YOUR TASK:
Find every line below that contains the string "furthest" and copy each such line in full. The match is case-sensitive.

===== INPUT =====

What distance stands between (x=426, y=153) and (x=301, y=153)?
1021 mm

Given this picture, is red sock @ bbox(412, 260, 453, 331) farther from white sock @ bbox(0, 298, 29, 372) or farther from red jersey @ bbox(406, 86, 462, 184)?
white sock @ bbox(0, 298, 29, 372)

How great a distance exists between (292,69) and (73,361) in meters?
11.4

=====
===== INPUT =====

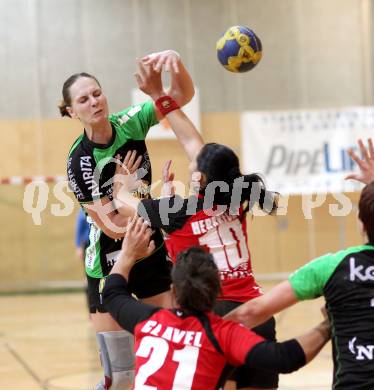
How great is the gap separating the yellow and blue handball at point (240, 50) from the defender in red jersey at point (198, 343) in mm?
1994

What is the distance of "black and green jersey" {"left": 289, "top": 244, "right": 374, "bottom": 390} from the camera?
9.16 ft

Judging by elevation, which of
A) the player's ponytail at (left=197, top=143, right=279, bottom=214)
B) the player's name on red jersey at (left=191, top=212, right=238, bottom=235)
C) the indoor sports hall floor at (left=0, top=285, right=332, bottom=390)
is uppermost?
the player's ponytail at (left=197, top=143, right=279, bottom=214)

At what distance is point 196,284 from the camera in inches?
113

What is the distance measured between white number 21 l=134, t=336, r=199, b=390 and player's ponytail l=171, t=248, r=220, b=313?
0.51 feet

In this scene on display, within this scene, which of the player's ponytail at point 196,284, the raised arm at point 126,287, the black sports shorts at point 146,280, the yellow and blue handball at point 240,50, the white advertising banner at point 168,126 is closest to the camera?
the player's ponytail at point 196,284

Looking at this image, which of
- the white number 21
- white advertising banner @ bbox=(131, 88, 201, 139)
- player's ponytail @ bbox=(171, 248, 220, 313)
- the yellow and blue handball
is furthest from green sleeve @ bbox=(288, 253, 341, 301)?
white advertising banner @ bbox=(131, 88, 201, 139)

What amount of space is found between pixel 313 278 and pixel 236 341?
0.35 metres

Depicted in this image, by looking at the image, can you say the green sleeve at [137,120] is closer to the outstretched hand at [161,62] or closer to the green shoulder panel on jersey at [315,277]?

=====
===== INPUT =====

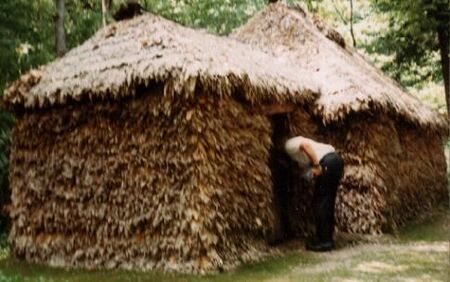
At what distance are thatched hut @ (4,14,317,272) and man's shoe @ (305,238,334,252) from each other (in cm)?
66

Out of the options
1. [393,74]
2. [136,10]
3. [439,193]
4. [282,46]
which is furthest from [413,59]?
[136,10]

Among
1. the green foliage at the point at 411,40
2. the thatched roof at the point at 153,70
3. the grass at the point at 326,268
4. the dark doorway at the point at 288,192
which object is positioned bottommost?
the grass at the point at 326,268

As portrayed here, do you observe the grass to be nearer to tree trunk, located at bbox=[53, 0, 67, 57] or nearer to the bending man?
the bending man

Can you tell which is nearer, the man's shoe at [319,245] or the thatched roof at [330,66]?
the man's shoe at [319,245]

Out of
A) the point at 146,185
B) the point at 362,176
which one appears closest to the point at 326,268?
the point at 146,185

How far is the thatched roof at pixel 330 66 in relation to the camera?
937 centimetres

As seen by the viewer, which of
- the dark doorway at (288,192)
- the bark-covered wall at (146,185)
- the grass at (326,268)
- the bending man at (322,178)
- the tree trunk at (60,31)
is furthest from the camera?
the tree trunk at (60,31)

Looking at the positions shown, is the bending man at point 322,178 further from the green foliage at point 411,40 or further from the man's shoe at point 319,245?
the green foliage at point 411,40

=====

RESPONSE TO THE TASK:
is furthest from green sleeve @ bbox=(288, 253, 341, 301)?
which is furthest from [413,59]?
is furthest from the camera?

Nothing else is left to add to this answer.